The Critical Things for Growing Miniature Roses Indoors


Growing miniature roses indoors is one of those things that is often "forced" upon us by well-meaning friends or relatives who come bearing mini roses as gifts.

I mean, "What do you do with this thing once they've left?"

The Obvious


The obvious answer is to chuck it out the door or give it to a neighbor.

But this isn't always practical or a desired course of action (hey! it's a rose!). :-)

So what do you need to do in order to grow this rose indoors?

Growing Miniature Roses and Watering


Growing Miniature Roses means getting your watering techniques right. Soak the plant until water runs out the bottom of the saucer. Use lukewarm water. Now wait. Every day put your finger on the soil surface and see if your finger comes away dry or damp. If damp – do nothing. Do not water if the soil is still damp, it doesn't matter how long this is between waterings. If the soil is damp, the plant doesn't require any more water.

(I note that more plants are killed from overwatering than underwatering)

If your finger comes away dry. Then water and soak the plant until water runs out the bottom of the pot. Use lukewarm water – then see above. Repeat this – water if dry to touch, walk away if finger is dampish.

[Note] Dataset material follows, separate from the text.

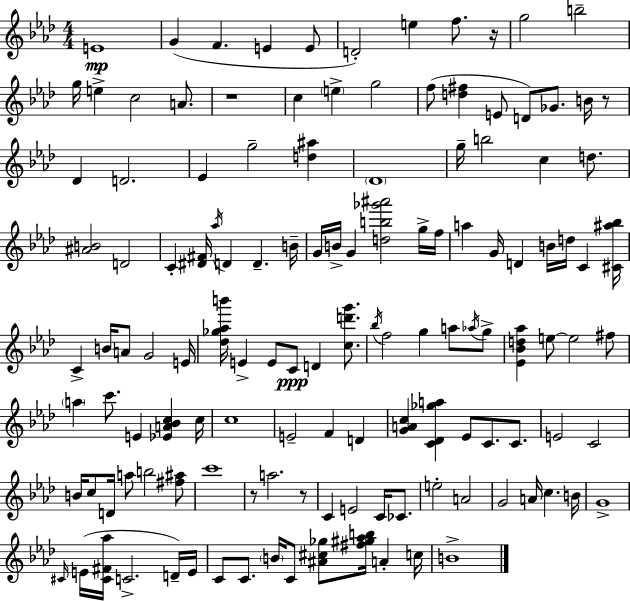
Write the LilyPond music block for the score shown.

I note you can feed it a balanced formula house plant liquid fertilizer if you intend to keep the plant; this will encourage it to grow and keep the blooms happy. Most of these plants are fed with long-term fertilizers in the greenhouse that will keep them happy while they are blooming in your home. After that of course, all bets are off.

Light Levels


Growing miniature roses means getting the light levels correct.

This plant has been grown in a greenhouse and likely under lights in that greenhouse to force it into bloom. The reality is that it has a high capacity for light and your home isn't going to have enough for it. (sorry). Without grow lights, all you can do is delay the inevitable reaction to not getting what it wants.

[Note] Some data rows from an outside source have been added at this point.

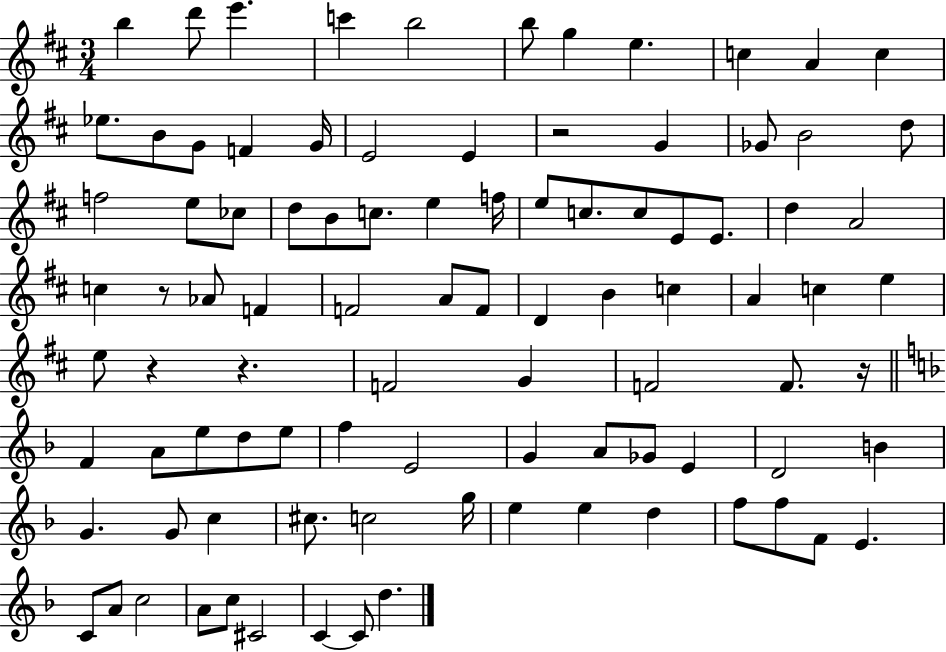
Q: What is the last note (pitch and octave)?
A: D5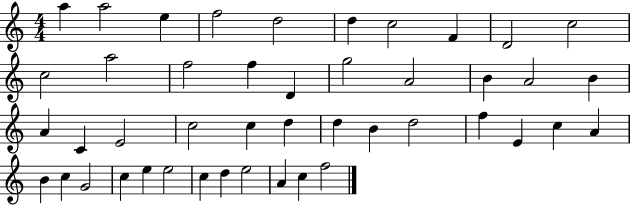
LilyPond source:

{
  \clef treble
  \numericTimeSignature
  \time 4/4
  \key c \major
  a''4 a''2 e''4 | f''2 d''2 | d''4 c''2 f'4 | d'2 c''2 | \break c''2 a''2 | f''2 f''4 d'4 | g''2 a'2 | b'4 a'2 b'4 | \break a'4 c'4 e'2 | c''2 c''4 d''4 | d''4 b'4 d''2 | f''4 e'4 c''4 a'4 | \break b'4 c''4 g'2 | c''4 e''4 e''2 | c''4 d''4 e''2 | a'4 c''4 f''2 | \break \bar "|."
}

Put this plant in the sunniest south facing window you have. If not south, then go west. If not west, then go east with it. But the sunniest windowsill in the place gets the rose.

If you have grow lights, use them. Ensure the light is only several inches off the top of the plant to make sure it gets enough light. This of course is good for the plant but not so good for enjoying it as it isn't all that visible with lights sitting right on top of it. (But hey – what do you want- to enjoy the rose or keep it alive forever?)

Temperature Control


Growing miniature roses means temperatures should be cool. Believe it or not but cool is good. This will delay the flowering process and slow down plant growth. Your flowers will last longer and the plant will not grow and stretch too much. Low 60's F is ideal.

What do I do with it once it is finished blooming?


This depends on whether you have an outdoors garden or a balcony/deck with full sunlight. The plant will thrive quite nicely outdoors (see below) and potted into a larger container, it will grow and produce another crop of flowers in the full sunshine of a deck. But if you have neither outdoor gardens, full sunshine, or grow lights indoors, then growing miniature roses to bloom again is not likely going to happen.

It needs full sunshine to produce blossoms. So you grow it as a green plant (and maybe hope for a sporadic bloom), you buy grow-lights or you toss or give it away to somebody who can grow it on.

Book cover tender roses

Outside?


What about growing miniature roses outside? For sure, outside is good. As soon as the last frost is over, take the rose out of the pot and put it in a full sun location. It will require a full 6-8 hours of sunlight a day to bloom. And yes, it is quite hardy (see the other articles on pruning and taking care of miniature roses) so it should live quite nicely for you.

If you put it outside too early and it gets frosted, it will not be happy. Because the leaves are tender from living indoors, you'll likely see them drop off. As long as it was a light frost and not a heavy freeze, the roots will be fine and will soon throw new shoots. But if it was a heavy freeze, then the poor thing is compost.